CSCI 385 - Lab 7
Markov Models


Materials

Markov Chains

When modern browsers like Chrome visit a webpage, there is sometimes an option to automatically translate the text into English from another language. How does the browser detect other languages? One way is to pass the text of the webpage through prebuilt Markov chains for many languages, and determine which language has the highest probability of generating this text.

Download the four classic books above, and learn the probabilities for a Markov chain that models the adjacent letter patterns found in each of the given languages. Ignore the header and footer text in the files, only focus on the actual book text. Your states in the Markov chain will be each possible letter in any of the four languages and the space character. The Markov chain should be fully connected, so that any state can be followed by any other state. Use the concept of a pseudocount to initialize every possible observation to be 1, then increment these counts for the adjacent pairs found in the text, and finally normalize your counts to be probabilities. For simplicity, ignore all punctuation and capitalization. You will need to incorporate log probabilities.

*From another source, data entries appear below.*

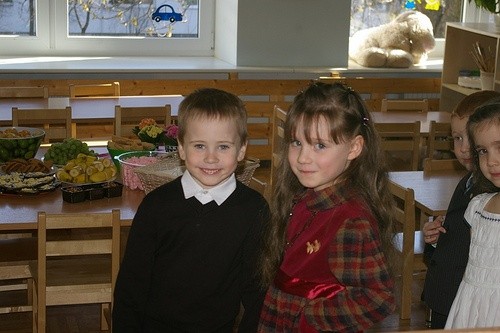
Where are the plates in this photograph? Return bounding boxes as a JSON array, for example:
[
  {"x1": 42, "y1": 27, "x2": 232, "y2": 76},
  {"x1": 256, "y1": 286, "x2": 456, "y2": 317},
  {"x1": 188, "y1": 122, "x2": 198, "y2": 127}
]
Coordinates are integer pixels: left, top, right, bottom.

Use your learned Markov Chains to predict the language used in the following phrases. Clearly show the probabilities found for each of the four possible languages.

Hidden Markov Models

We can also analyze languages and uncover syntactic properties using HMMs. Use the text from Alice in Wonderland and the Baum-Welsh Algorithm to learn the parameters of a Hidden Markov Model with four hidden states. Again, treat each letter as a state, ignore punctuation and capitalization, but retain spaces. Initialize your transition and emission probabilities randomly as discussed in class. You will need to incorporate log probabilities. Treat each line of the text as a separate sequence for training purposes.

What do you notice about the transition and emission probabilities of the states you learned? Do they align with anything in English?

Use the Viterbi algorithm to determine the most probable path for the following phrases:

Food for Thought

Ideas similar to what we have examined in this lab can help us understand relationships between different languages, and recover information from dying languages or interstellar communication.